→ Sobre la tarea
Reproduce palabra por palabra el fragmento del texto sobre el escenario como infierno que empieza con "El escenario como" y sigue hasta "un universo profanado.".

→ Texto proporcionado
+ + + + + + +

El escenario como infierno
Desde que existe tal como lo conocemos, el teatro ha cambiado muy poco en sus aspectos sustantivos. Si se rasca bajó la superficie del teatro de cualquier tiempo se descubre que gravita en lo esencial sobre ambiciones equiparables a las del teatro de cualquier otra época. Y lo esencial en él es el intento de quienes lo hacen de ahuyentar el mal representándolo.A finales del siglo pasado, August Strindberg inició el más grande esfuerzo conocido por volver a abrir los, accesos, que dejaron taponados los dramaturgos románticos alemanes, de la ceremonia teatral trágica. Era otra vuelta al principio. A partir de entonces, el teatro europeo busca -en una variante del juego de la aguja en el pajar- un lugar donde representar esa ceremonia, de secular entronque religioso, en un universo profano o, más duramente, en un universo profanado.
Se ha diagnosticado este esfuerzo como el de la identificación del mal, sustantivado este, borrado del vocabulario de este tiempo su antiguo signo de reverso del bien. Esta especie de misión imposible se convirtió, de acuerdo con su naturaleza, en un asunto de visionarios. ¿Cómo construir el infierno no como reverso de un paraíso, sino como sustancia última de ese paraíso? Antonin Artaud y sus innumerables parroquianos intentaron contestarla. Lo hicieron de mil maneras, que confluyeron, con variaciones poco significativas, en la fórmula genérica descubierta por Jean-Paul Sartre en A puerta cerrada:. "El infierno son los otros".

+ + + + + + +

→ Sección de datos
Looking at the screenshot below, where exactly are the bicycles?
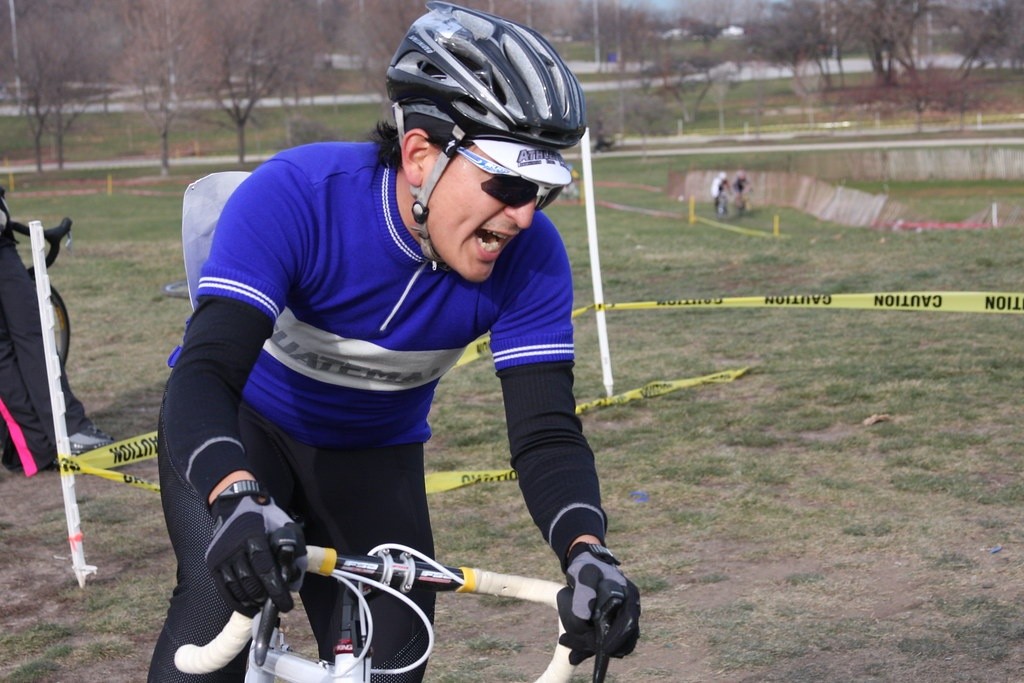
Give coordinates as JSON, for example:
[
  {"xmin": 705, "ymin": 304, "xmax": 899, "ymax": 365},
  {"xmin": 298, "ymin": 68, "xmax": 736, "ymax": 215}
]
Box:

+ + + + + + +

→ Respuesta escrita
El escenario como infierno
Desde que existe tal como lo conocemos, el teatro ha cambiado muy poco en sus aspectos sustantivos. Si se rasca bajó la superficie del teatro de cualquier tiempo se descubre que gravita en lo esencial sobre ambiciones equiparables a las del teatro de cualquier otra época. Y lo esencial en él es el intento de quienes lo hacen de ahuyentar el mal representándolo.A finales del siglo pasado, August Strindberg inició el más grande esfuerzo conocido por volver a abrir los, accesos, que dejaron taponados los dramaturgos románticos alemanes, de la ceremonia teatral trágica. Era otra vuelta al principio. A partir de entonces, el teatro europeo busca -en una variante del juego de la aguja en el pajar- un lugar donde representar esa ceremonia, de secular entronque religioso, en un universo profano o, más duramente, en un universo profanado.